--- Start TEXT PROVIDED ---

Distributivity: Biconditional doesn't distribute over any binary function (not even itself), but logical disjunction distributes over biconditional.

Idempotency: No

| $~A~$ | $~\leftrightarrow~$ | $~A~$ | $\Leftrightarrow$ | $~1~$ | $\nLeftrightarrow$ | $~A~$ |
| | $~\leftrightarrow~$ | | $\Leftrightarrow$ | | $\nLeftrightarrow$ | |

Monotonicity: No
| $A \rightarrow B$ | $\nRightarrow$ | | | $(A \leftrightarrow C)$ | $\rightarrow$ | $(B \leftrightarrow C)$ |
| | $\nRightarrow$ | | $\Leftrightarrow$ | | $\rightarrow$ | |

Truth-preserving: Yes

When all inputs are true, the output is true.
| $A \land B$ | $\Rightarrow$ | $A \leftrightarrow B$ |
| | $\Rightarrow$ | |

Falsehood-preserving: No

When all inputs are false, the output is not false.
| $A \leftrightarrow B$ | $\nRightarrow$ | $A \lor B$ |
| | $\nRightarrow$ | |

Walsh spectrum: (2,0,0,2)

Nonlinearity: 0 (the function is linear)

--- End TEXT PROVIDED ---
--- Start DATA ROWS ---

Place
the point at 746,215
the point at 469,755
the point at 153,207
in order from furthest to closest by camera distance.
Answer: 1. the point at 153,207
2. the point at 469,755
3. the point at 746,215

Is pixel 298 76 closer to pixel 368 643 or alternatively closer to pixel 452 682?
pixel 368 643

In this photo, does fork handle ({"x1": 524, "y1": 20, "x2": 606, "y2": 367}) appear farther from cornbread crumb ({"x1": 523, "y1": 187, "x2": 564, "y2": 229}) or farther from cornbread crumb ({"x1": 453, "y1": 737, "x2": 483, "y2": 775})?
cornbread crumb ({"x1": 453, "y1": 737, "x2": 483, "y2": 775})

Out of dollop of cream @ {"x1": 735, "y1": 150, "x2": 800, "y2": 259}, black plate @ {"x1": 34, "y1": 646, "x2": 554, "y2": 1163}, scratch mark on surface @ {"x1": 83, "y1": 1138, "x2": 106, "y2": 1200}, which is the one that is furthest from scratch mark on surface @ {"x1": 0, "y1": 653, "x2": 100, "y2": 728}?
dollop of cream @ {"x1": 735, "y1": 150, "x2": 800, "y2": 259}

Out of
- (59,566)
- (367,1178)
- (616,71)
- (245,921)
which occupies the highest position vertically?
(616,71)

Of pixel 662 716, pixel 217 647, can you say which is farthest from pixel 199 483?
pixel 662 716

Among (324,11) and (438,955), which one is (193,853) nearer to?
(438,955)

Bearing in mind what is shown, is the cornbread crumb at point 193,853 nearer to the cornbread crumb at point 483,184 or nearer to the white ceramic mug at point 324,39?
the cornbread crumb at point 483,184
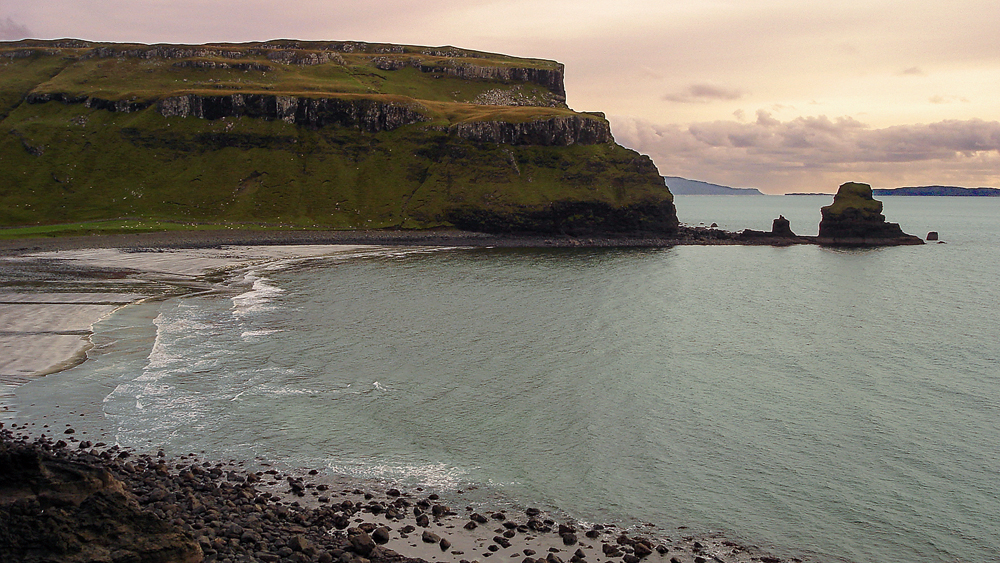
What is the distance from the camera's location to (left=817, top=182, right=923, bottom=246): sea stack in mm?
Result: 186750

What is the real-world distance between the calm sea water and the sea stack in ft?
294

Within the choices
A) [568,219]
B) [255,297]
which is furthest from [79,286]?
[568,219]

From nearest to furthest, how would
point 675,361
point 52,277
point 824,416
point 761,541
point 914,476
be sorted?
point 761,541
point 914,476
point 824,416
point 675,361
point 52,277

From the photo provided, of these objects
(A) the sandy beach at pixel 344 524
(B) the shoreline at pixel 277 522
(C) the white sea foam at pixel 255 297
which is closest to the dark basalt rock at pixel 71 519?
(B) the shoreline at pixel 277 522

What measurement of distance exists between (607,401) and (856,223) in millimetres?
160481

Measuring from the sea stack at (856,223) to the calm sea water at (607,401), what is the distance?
89604 mm

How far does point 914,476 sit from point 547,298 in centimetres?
6093

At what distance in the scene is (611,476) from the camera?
4028cm

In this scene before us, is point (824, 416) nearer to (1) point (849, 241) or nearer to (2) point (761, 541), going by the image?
(2) point (761, 541)

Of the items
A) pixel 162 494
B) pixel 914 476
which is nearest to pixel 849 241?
pixel 914 476

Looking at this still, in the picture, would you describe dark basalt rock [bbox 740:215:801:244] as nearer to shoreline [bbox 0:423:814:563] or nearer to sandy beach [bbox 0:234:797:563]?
shoreline [bbox 0:423:814:563]

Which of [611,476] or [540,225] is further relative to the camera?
[540,225]

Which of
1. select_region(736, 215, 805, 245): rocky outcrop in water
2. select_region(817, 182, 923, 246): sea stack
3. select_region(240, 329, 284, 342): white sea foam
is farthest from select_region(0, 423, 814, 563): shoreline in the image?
select_region(817, 182, 923, 246): sea stack

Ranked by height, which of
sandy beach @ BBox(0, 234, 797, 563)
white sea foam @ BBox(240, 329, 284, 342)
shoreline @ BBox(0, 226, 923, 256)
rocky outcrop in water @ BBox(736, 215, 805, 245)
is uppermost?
rocky outcrop in water @ BBox(736, 215, 805, 245)
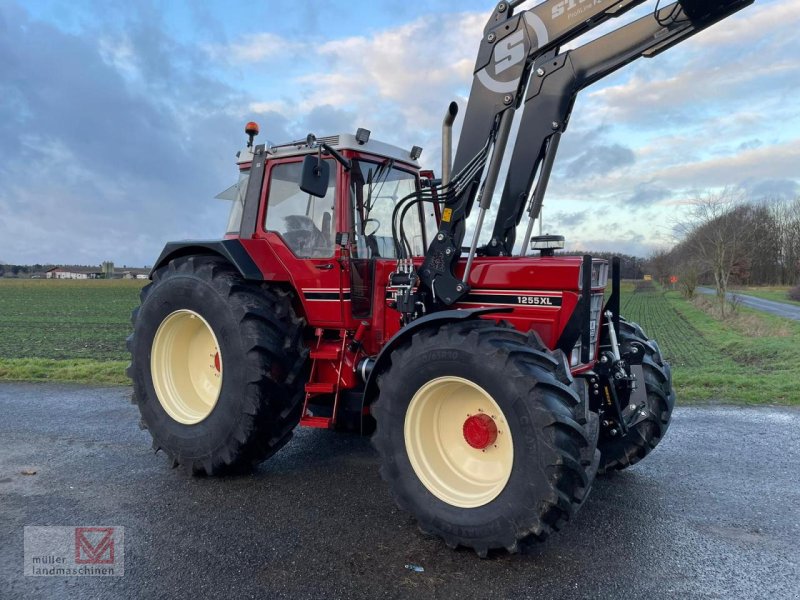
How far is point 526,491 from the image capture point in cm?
318

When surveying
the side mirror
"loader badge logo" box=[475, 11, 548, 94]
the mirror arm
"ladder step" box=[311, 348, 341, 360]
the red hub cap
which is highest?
"loader badge logo" box=[475, 11, 548, 94]

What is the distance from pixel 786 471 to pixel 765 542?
1.58m

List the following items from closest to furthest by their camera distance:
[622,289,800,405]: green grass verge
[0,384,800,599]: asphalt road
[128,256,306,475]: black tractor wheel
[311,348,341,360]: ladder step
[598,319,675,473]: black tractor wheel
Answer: [0,384,800,599]: asphalt road < [128,256,306,475]: black tractor wheel < [598,319,675,473]: black tractor wheel < [311,348,341,360]: ladder step < [622,289,800,405]: green grass verge

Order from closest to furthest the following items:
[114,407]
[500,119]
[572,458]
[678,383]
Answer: [572,458] < [500,119] < [114,407] < [678,383]

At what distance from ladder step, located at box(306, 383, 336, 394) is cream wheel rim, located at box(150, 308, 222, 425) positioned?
2.73 feet

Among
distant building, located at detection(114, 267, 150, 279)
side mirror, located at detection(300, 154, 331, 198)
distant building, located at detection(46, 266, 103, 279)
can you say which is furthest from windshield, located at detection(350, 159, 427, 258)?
distant building, located at detection(46, 266, 103, 279)

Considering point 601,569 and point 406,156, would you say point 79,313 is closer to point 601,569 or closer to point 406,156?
point 406,156

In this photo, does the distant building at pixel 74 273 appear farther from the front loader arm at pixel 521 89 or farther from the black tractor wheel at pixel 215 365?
the front loader arm at pixel 521 89

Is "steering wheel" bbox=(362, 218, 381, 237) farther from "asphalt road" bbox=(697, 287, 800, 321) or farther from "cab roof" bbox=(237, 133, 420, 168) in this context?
"asphalt road" bbox=(697, 287, 800, 321)

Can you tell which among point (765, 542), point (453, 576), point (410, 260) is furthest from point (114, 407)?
point (765, 542)

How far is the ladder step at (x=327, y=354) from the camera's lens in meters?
4.63

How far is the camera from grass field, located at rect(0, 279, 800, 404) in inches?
318

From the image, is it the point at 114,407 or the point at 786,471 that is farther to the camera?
the point at 114,407

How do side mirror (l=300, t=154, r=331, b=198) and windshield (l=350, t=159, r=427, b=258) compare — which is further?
windshield (l=350, t=159, r=427, b=258)
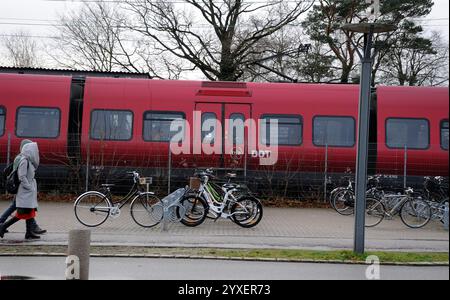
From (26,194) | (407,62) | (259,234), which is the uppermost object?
(407,62)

--- End DATA ROWS ---

§ GIVEN EXERCISE 1
According to the text on the biconditional, why is the biconditional classed as truth-preserving? Answer in one to three sentences.
§ GIVEN EXERCISE 2
Reproduce the text on the biconditional from "Falsehood-preserving: No" up to and including "function is linear)", swapping "Walsh spectrum" for "Fourier spectrum".
These items have no connection to the text on the biconditional.

§ PROBLEM SOLUTION 1
The biconditional is truth-preserving because when all of its inputs are true, its output is also true.

§ PROBLEM SOLUTION 2
Falsehood-preserving: No

When all inputs are false, the output is not false.
| $A \leftrightarrow B$ | $\nRightarrow$ | $A \lor B$ |
| | $\nRightarrow$ | |

Fourier spectrum: (2,0,0,2)

Nonlinearity: 0 (the function is linear)